TASK TO CARRY OUT
Continue the passage on criticism of the lovelock below, starting immediately after its final sentence.

EXTRACT PROVIDED
▼

As seen above, criticism of the lovelock often assumed an extreme moralistic tone. Although European preachers took exception to white men wearing lovelocks in imitation of Native Americans, their criticisms were based on religious rather than racial objections. This was partly due to the supposed devil-worship of Indians but mainly because the set of assumptions about human nature and its heritability that attend objections on what are now recognized as racist grounds, had not yet fully developed by the early 17th century.

▲

PROVIDED INFORMATION
▼

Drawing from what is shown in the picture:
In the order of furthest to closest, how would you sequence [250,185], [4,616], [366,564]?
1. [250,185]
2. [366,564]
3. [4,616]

▲
▼

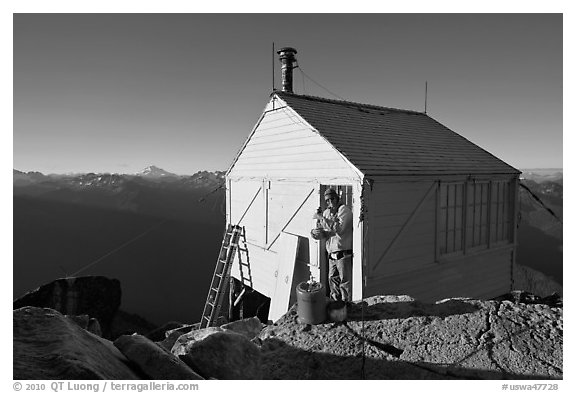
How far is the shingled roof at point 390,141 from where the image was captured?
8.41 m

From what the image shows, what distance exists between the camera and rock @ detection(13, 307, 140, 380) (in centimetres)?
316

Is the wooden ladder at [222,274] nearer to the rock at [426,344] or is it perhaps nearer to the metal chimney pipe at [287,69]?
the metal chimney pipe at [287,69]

▲
▼

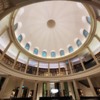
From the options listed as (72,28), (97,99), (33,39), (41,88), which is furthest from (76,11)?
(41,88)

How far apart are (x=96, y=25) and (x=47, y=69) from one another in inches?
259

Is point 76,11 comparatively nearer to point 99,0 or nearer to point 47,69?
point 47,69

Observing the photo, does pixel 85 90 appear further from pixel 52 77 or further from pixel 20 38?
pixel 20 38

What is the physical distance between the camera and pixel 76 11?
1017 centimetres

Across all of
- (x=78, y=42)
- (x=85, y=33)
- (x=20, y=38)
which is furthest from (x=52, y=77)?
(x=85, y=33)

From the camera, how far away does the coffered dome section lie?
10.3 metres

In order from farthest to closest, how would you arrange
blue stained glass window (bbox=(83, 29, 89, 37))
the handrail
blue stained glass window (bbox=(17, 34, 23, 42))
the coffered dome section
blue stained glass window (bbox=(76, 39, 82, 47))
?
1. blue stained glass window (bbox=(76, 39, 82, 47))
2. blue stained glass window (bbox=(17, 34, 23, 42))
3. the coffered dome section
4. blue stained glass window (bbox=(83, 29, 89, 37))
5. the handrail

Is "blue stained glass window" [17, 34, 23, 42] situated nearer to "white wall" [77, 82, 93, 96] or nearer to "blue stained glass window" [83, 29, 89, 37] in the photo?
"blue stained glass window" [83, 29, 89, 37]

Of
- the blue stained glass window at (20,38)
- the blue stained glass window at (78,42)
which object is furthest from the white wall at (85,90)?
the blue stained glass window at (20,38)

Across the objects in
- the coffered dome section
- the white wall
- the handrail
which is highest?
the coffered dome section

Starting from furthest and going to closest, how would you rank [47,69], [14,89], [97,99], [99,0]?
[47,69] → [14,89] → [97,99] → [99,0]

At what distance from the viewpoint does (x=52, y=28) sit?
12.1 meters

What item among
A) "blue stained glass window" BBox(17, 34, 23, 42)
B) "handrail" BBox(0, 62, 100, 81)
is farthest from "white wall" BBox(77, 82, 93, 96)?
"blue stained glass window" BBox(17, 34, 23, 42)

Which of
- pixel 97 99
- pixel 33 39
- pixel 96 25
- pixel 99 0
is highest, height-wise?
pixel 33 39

▲

ANSWER BOX
Nevertheless, by the 1620s religious objections to the lovelock had coalesced around a series of moral criticisms. In 1628 William Prynne, a Puritan pamphleteer, wrote Health's Sickness. The Unloveliness of Lovelocks. Prynne stated that for men to wear their hair long was "unseemly and unlawful unto Christians", while it was "mannish, unnatural, impudent, and unchristian" for women to cut it short. He related the story of a nobleman who was dangerously ill, and who, on his recovery, "declared publicly his detestation of his effeminate, fantastic lovelock, which he then sensibly perceived to be but a cord of vanity, by which he had given the Devil holdfast to lead him at his pleasure, and who would never resign his prey as long as he nourished this unlovely bush", and so he ordered the barber to cut it off. In 1654 Thomas Hall wrote a pamphlet The Loathsomnesse of Long Haire. ... in which he also attacked lovelocks.